Tanagra - Data Mining and Data Science Tutorials: September 2014

Wednesday, September 24, 2014

Clustering variables (slides)

The aim of clustering variables is to divide a set of numeric variables into disjoint clusters (subset of variables). In these slides, we present an approach based on the concept of latent component. A subset of variables is summarized by a latent component which is the first factor from the principal component analysis. This is a kind of "centroid" variable which maximizes the sum of the squared correlation with the existing variables. Various clustering algorithms based on this idea are described: a hierarchical agglomerative algorithm; a top down approach; and an approach which is inspired by the k-means method.

Keywords: clustering, clustering variables, latent variable, latent component, clusters, groups, bottom-up, hierarchical agglomerative clustering, top down, varclus, k-means, pca, principal component analysis
Components (Tanagra): VARHCA, VARKMEANS, VARCLUS
Slides: Clustering variables
Tutorials:
Tanagra tutorials, "Variable clustering (VARCLUS)", 2008.

Tuesday, September 16, 2014

Single layer and multilayer perceptrons (slides)

Artificial neural networks are computational models inspired by an animal’s central nervous system (in particular brain) which is capable of machine learning as well as pattern recognition (Wikipedia).

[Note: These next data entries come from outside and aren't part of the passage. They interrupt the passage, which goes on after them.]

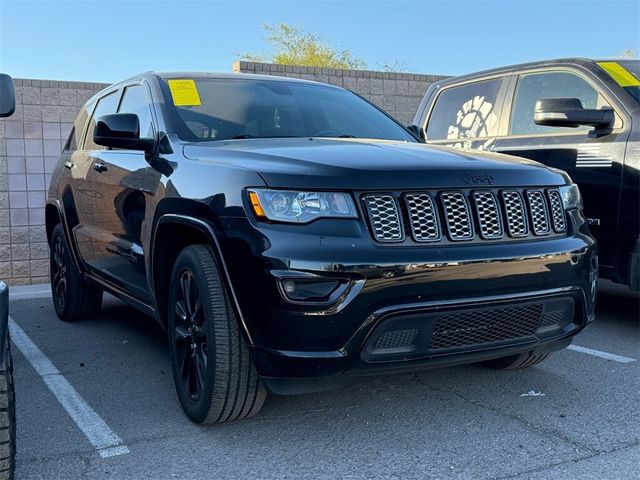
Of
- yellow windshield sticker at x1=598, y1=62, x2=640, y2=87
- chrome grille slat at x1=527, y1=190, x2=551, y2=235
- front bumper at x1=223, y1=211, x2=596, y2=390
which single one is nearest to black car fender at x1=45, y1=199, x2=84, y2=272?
front bumper at x1=223, y1=211, x2=596, y2=390

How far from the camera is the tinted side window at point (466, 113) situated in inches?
232

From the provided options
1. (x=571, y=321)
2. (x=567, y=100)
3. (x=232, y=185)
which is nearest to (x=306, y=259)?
(x=232, y=185)

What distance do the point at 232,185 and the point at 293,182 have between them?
29 centimetres

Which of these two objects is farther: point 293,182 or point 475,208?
point 475,208

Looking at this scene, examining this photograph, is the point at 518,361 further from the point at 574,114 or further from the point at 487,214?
the point at 574,114

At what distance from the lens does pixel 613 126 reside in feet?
15.7

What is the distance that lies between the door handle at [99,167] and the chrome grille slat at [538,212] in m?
2.63

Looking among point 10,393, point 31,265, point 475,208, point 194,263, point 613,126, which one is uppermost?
point 613,126

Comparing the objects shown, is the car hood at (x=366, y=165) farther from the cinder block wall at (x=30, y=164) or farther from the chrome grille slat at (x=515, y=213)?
the cinder block wall at (x=30, y=164)

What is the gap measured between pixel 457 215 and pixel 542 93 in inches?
119

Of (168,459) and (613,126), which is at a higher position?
(613,126)

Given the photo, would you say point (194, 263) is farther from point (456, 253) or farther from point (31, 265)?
point (31, 265)

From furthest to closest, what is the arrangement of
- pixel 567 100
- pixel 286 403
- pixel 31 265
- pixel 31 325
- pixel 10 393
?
pixel 31 265, pixel 31 325, pixel 567 100, pixel 286 403, pixel 10 393

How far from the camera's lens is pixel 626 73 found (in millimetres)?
5039
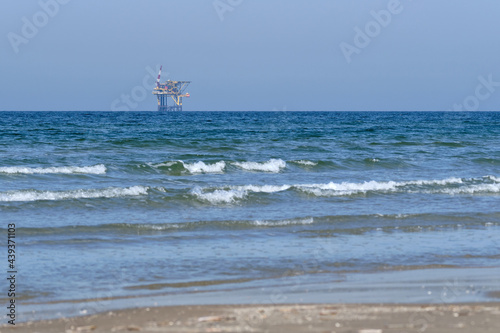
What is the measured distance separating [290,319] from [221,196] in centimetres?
969

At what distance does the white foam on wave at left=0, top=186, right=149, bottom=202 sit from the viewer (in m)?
15.2

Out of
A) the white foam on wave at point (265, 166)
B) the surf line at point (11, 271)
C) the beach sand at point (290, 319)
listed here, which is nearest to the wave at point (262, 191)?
the surf line at point (11, 271)

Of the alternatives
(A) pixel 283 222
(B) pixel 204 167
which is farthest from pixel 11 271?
(B) pixel 204 167

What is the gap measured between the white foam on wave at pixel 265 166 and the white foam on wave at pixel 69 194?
6.99 metres

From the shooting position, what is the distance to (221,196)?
52.2ft

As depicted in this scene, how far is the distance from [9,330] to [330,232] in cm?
A: 702

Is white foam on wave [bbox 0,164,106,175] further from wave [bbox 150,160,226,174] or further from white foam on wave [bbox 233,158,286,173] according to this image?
white foam on wave [bbox 233,158,286,173]

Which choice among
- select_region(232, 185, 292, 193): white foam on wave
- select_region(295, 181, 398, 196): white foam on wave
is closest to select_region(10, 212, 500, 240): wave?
select_region(295, 181, 398, 196): white foam on wave

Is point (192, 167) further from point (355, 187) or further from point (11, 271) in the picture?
point (11, 271)

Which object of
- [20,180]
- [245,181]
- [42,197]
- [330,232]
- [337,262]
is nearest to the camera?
[337,262]

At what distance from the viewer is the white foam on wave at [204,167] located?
22312mm

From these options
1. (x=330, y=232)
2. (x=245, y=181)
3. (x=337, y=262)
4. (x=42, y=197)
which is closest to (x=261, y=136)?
(x=245, y=181)

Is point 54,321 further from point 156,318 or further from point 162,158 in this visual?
point 162,158

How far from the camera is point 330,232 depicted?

In these slides, we present the single layer and multilayer perceptrons, which are devoted to supervised learning process. We describe the baseline of the approaches: the difference between the linear (single-layer) and non-linear (multilayer) classifiers; the representation power of the models; the learning algorithm (the Widrow-Hoff rule and the back propagation algorithm).

Keywords: artificial neural network, perceptron, single layer, SLP, multilayer, MLP, widrow-hoff rule, backpropagation algorithm, linear classifier, non linear classifier
Components (Tanagra): MULTILAYER PERCEPTRON
Slides: Single layer and multilayer perceptrons
Tutorials:
Tanagra tutorials, "Configuration of a multilayer perceptron", December 2017.
Tanagra tutorials, "Multilayer perceptron - Software comparison", 2008.

Saturday, September 13, 2014

Filter approaches for feature selection (slides)

In the supervised learning context, the filter approach for feature selection consists in the selection of the most appropriate variables for any subsequent machine learning algorithm used for the construction of the model.

The methods are mostly based on the correlation concept (in a large sense). They are interesting because they enable to handle quickly high-dimensional data sets. On the other hand, they are questionable because they do not take into account the characteristics of the model (e.g. linear, non-linear) that will be developed from the selected variables.

Keywords: feature selection, filter methods, embedded methods, wrapper methods
Components (Tanagra): CFS FILTERING, FCBF FILTERING, MIFS FILTERING, MODTREE FILTERING, FEATURE RANKING, FISHER FILTERING, RUNS FILTERING, STEPDISC
Slides: Filter methods
Tutorials:
Tanagra tutorials, "Filter methods for feature selection", 2010.
Tanagra tutorials, "Filter methods for feature selection (continuation)", 2010.